Harmonische Konkurrenz im Speerwurf-Lager

Gönnen können – eine Tugend, die auch im Sport nicht mehr selbstverständlich ist. Aber eine Tugend, die Johannes Vetter, den seine Freunde nur „Jojo“ nennen, auch zu einem glücklichen Menschen macht. „Vierter Platz bei Olympia, das ist einfach Wahnsinn.“ Und so ist es für ihn auch selbstverständlich, dass alle Welt nach dem Speerwurf-Wettkampf naturgemäß vor allem über den Olympiasieger Thomas Röhler (LC Jena) sprach.

„Ich gönne Thomas den Sieg von Herzen. Er hat es verdient“, sagt er direkt nach dem Wettkampf, und auch Tage später spürt man seine tiefe Anerkennung für den ersten deutschen Speerwurf-Olympiasieger seit 1972. „Er ist ein so fairer Sportler. Selbst wenn es bei ihm mal in einem Wettkampf nicht läuft, so habe ich ihn danach noch nie als ungerecht erlebt.“

Es sei eine „harmonische Konkurrenz“, die die beiden verbinde. „Wir sind natürlich erst einmal Einzelsportler, aber unterstützen uns im Wettkampf und gehen danach auch zusammen ein Bier trinken und reden privat. Und je mehr deutsche Flaggen da vorne auftauchen, umso mehr freuen wir uns.“ So ist es auch der geteilte Stolz, der vereinende Ehrgeiz, der den deutschen Männer-Speerwurf derzeit in der Welt so stark macht.
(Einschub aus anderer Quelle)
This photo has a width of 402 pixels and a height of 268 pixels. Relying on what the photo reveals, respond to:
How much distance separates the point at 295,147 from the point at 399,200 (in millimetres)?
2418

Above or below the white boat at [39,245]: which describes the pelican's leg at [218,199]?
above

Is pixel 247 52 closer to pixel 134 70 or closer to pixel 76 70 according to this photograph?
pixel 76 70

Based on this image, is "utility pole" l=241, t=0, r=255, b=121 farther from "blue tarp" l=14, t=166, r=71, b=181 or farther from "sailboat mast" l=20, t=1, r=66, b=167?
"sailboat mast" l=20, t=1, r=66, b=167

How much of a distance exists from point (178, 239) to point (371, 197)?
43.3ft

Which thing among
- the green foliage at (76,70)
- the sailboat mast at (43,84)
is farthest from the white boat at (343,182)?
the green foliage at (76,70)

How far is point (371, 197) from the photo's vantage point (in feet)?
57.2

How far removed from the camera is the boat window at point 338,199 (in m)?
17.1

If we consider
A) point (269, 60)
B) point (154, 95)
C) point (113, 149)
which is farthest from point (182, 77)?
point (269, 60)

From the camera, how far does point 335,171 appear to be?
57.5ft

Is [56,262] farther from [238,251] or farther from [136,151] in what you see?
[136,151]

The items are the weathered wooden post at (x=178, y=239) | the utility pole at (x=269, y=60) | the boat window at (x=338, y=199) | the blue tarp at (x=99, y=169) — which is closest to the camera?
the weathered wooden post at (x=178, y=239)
Durchweg positive Rückmeldung auf Rio-Interview

Das tränenreiche Interview ist Johannes Vetter daher auch mit Recht gar nicht unangenehm. Im Gegenteil: Es hat dazu geführt, dass Fernseh-Deutschland den Menschen hinter dem Speer, hinter den Muskeln wahrgenommen hat. „Ich habe so viele positive Rückmeldungen dazu bekommen“, sagt Johannes Vetter. Ein Feedback, das ihm neben neuen Fans und potenziellen Sponsoren auch jede Menge Motivation für die nächsten Jahre bringen wird. „Ich weiß, ich habe mein Potenzial noch lange nicht ausgeschöpft.“

Einen erneuten Einblick in sein riesiges Talent will er Zuschauern und Konkurrenz bereits in den kommenden Tagen präsentieren. Am Samstag (27. August) wirft er beim Diamond League Meeting in Paris (Frankreich), Donnerstag (1. September) beim Diamond League Finale in Zürich (Schweiz), Freitag (2. September) in Thum und am Samstag (3. September) beim 75. ISTAF in Berlin.

Und danach? „Vier Wochen nichts tun.“ Füße hoch, in der Sonne liegen, der Seele und dem angeschlagenen rechten Knie Zeit geben, diese Saison, diesen Weg, der hinter Johannes Vetter liegt zu verarbeiten. Ohne Tränen. Aber mit jeder Menge berechtigtem Stolz.